After working as an archival researcher for the Maynard Jackson biopic entitled, Maynard, Commissioner Arrington Jr. reached out to Adelin Gasana about possibly working on a film about his father. At first, Gasana was hesitant thinking there may not be enough material elements to visually convey his father’s life story and the work he’s done over three decades. But in preproduction of the film while leading the preliminary research of the documentary he was proven wrong. “After looking through the archives collection around the city–the Atlanta History Center, Woodruff Library, the Atlanta University Center, the AJC newspaper collections, and WSB-TV archival database I was blown away. There was plenty of stuff on the legendary work of ‘Bo Legs’. So, I immediately went to work.”
This bio-doc leaves no stone unturned. Marvin Arrington, Sr. was a Grady baby. He grew up in Grady Homes, a public housing project once located downtown before moving to The Bluff, the infamous inner-city neighborhood of Atlanta. Arrington was nicknamed “Bo Legs” early on by his peers for being bowlegged. He later picked up a football and became a star athlete at Henry McNeal Turner High School. There he earned a college scholarship to attend then-Clark College (now Clark Atlanta University). After his college playing days and taking part as a student activist during the Civil Rights Movement here in Atlanta, he decided he wanted to be a lawyer. He and his childhood friend Clarence Cooper, now a federal judge, integrated Emory University’s Law School where the two became the first African American graduates at the prestigious college.
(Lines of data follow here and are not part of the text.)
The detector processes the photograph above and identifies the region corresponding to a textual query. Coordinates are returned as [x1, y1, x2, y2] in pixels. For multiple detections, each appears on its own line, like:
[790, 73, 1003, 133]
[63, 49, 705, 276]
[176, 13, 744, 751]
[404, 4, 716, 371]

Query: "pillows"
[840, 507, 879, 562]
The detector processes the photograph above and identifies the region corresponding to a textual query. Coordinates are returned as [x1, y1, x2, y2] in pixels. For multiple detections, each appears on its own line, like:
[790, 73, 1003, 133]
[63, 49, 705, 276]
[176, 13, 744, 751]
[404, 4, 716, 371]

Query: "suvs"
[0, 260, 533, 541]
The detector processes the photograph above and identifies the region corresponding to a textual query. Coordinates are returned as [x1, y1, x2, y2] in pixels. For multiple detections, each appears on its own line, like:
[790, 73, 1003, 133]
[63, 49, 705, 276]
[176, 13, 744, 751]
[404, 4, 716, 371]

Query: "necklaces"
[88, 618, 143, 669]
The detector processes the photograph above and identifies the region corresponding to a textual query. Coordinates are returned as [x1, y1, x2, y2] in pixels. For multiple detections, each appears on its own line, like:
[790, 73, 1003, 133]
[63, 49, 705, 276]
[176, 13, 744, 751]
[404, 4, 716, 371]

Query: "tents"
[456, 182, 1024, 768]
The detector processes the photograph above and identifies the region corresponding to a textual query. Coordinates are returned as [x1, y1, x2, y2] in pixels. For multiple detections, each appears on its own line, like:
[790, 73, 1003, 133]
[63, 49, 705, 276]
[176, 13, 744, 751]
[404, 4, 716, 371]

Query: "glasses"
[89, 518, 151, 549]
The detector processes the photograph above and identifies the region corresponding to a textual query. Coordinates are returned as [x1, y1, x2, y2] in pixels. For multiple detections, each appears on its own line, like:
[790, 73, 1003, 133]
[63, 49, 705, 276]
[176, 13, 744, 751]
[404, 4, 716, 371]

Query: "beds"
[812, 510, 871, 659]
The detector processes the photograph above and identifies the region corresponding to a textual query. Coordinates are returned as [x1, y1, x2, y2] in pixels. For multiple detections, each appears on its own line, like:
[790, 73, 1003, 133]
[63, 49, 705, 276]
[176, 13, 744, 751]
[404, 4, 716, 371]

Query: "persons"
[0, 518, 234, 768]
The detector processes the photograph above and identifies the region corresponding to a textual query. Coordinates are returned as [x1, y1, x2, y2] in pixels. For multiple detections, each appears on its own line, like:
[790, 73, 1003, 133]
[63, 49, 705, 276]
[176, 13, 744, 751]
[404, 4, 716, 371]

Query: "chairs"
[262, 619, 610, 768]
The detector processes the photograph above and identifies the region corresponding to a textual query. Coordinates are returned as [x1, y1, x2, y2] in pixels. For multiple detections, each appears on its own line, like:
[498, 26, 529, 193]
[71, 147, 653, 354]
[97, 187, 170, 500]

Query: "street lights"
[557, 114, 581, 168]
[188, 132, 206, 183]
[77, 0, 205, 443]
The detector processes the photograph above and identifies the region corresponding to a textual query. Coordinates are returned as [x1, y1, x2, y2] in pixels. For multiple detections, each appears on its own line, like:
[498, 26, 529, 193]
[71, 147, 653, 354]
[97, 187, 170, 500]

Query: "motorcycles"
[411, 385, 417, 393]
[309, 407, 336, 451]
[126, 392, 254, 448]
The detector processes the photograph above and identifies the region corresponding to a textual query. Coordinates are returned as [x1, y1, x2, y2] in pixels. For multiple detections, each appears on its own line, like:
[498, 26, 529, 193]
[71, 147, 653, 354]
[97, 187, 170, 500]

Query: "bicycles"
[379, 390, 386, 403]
Marvin Arrington, Sr. would go on to become the youngest serving city councilman in Atlanta’s history and the longest serving city council president. He would work with both Mayor Maynard Jackson’s and Mayor Andrew Young’s administrations in enacting key policies for Atlanta’s growth. Arrington would also partner with the legendary Donald L. Hollowell to run one of the largest Black-owned law firms in the country. The film also covers Arrington’s 1997 mayoral bid against Bill Campbell and his decade-long stint as a Superior Court judge of Fulton County. Today’s city council chambers are named after the Honorable Marvin Arrington Sr.